Big Sean singles chronology
| "Overtime" (2019) | "Single Again" (2019) | "Bezerk" (2019) |

Music video
- "Single Again" on YouTube
- "Single Again (Extended Version)" on YouTube

= Single Again (Big Sean song) =

2019 song by Big Sean

"Single Again" is a single by American rapper Big Sean. It was released on July 26, 2019 by GOOD Music and Def Jam Recordings. The song was features background vocals from American singers Jhené Aiko and Ty Dolla Sign, as well as production from Johan Lenox, Amaire Johnson, Take a Daytrip, Cam O'bi, Dee Lilly, and Big Sean himself. The song samples "I Wish" by Carl Thomas and interpolates Sean's song "I Don't Fuck with You".

== Background and composition ==
For about three years, Big Sean and Jhené Aiko dated one another on-and-off, but in March 2019, Aiko confirmed that they broke up. "Single Again" marks the first collaboration between them ever since.
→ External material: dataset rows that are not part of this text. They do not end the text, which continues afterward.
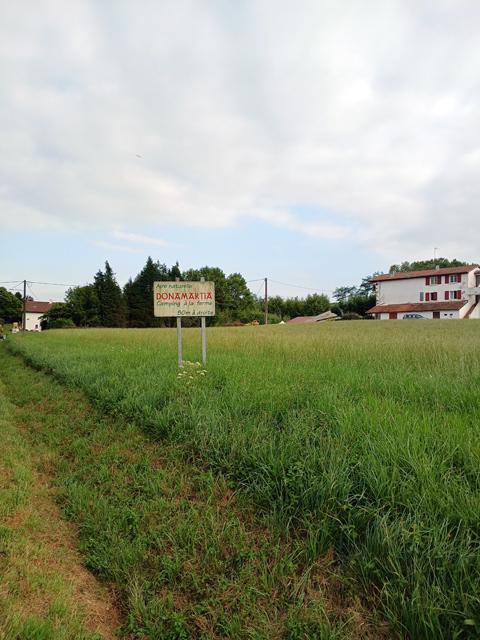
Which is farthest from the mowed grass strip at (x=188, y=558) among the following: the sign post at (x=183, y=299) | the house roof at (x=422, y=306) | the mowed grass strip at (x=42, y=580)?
the house roof at (x=422, y=306)

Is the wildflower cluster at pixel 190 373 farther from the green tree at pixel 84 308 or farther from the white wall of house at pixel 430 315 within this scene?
the green tree at pixel 84 308

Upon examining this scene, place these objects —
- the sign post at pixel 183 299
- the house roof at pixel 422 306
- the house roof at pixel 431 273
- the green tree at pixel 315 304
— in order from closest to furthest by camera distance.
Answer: the sign post at pixel 183 299 → the house roof at pixel 422 306 → the house roof at pixel 431 273 → the green tree at pixel 315 304

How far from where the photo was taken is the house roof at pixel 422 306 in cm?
5566

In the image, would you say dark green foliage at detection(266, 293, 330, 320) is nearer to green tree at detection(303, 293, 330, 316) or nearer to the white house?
green tree at detection(303, 293, 330, 316)

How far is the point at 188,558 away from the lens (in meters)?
2.65

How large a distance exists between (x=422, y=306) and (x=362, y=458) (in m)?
64.0

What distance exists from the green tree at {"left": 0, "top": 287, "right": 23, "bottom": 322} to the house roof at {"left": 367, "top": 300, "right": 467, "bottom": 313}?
269 feet

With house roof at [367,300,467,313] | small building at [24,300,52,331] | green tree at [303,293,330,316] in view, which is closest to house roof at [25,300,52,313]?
small building at [24,300,52,331]

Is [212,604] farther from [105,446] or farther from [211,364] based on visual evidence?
[211,364]

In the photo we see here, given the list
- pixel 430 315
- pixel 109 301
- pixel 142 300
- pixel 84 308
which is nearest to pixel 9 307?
pixel 84 308

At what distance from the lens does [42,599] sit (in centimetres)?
232

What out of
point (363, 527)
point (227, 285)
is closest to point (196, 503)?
point (363, 527)

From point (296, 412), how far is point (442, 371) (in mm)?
3734

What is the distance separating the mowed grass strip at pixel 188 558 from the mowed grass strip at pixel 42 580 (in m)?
0.13
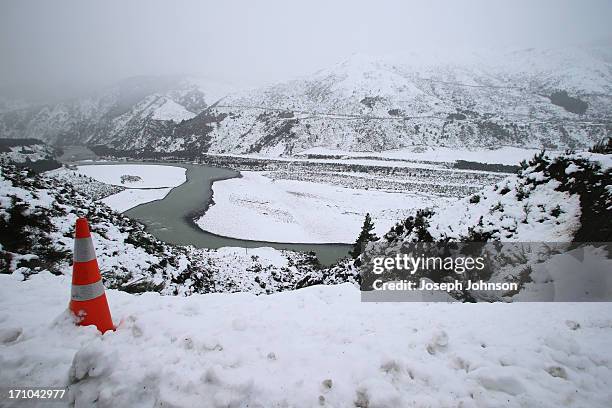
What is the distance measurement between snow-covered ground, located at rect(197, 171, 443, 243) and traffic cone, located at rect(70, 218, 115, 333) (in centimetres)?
2566

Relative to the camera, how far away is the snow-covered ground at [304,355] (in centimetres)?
294

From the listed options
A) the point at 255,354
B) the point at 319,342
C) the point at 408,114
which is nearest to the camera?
the point at 255,354

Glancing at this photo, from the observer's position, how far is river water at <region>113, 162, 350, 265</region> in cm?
2803

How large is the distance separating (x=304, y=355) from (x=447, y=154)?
104m

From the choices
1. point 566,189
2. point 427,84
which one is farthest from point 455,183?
point 427,84

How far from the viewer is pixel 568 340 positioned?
3646 mm

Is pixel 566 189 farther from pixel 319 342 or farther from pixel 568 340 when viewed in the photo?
pixel 319 342

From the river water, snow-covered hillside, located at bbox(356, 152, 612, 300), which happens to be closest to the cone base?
snow-covered hillside, located at bbox(356, 152, 612, 300)

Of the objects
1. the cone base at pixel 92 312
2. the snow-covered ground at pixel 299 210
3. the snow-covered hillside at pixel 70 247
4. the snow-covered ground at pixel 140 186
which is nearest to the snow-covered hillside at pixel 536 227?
the cone base at pixel 92 312

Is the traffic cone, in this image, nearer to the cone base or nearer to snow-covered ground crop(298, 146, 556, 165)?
the cone base

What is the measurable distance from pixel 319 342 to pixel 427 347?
1.34 meters

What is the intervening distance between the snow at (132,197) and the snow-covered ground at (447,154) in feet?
204

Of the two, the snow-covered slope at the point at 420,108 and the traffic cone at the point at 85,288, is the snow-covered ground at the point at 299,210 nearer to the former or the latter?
the traffic cone at the point at 85,288

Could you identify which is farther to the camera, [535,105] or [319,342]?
[535,105]
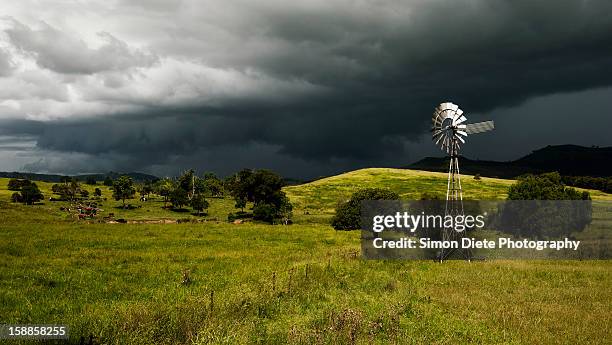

Lyrically, Big Sean mulls over the end of his relationship with Aiko and unnecessity of entirely blaming the shortcomings on the other person. He also recognizes the importance of taking time for himself to focus on his own needs, as well as the impact on his mental health resulting from the breakup. Prior to releasing the song, Sean tweeted lyrics of the song, as well as a message that details the song's meaning and the importance of finding solace in a relationship with himself:

I never knew that I didn't know how to be alone in life. I always would find so much joy n happiness in a relationship or being with friends, but I didn't know how important it was to be in a relationship with yourself.

== Music video ==
A music video was released on July 29, 2019. Directed by Lawrence Lamont with cinematography by Jon Chema, the video stars Ryan Destiny, Keith Powers and Haha Davis, and follows a recently separated couple. Big Sean also raps in the middle of a street and inside a car surrounded by fans, and finds himself being put on trial and going to prison for infidelity. A shorter music video was released on August 26, 2019.

== Charts ==

| Chart (2019) | Peak position |
|---|---|
| New Zealand Hot Singles (RMNZ) | 25 |
| US Billboard Hot 100 | 64 |
| US Hot R&B/Hip-Hop Songs (Billboard) | 25 |

==Certifications==

| Region | Certification | Certified units/sales |
| United States (RIAA) | Gold | 500,000^{‡} |
^{‡} Sales+streaming figures based on certification alone.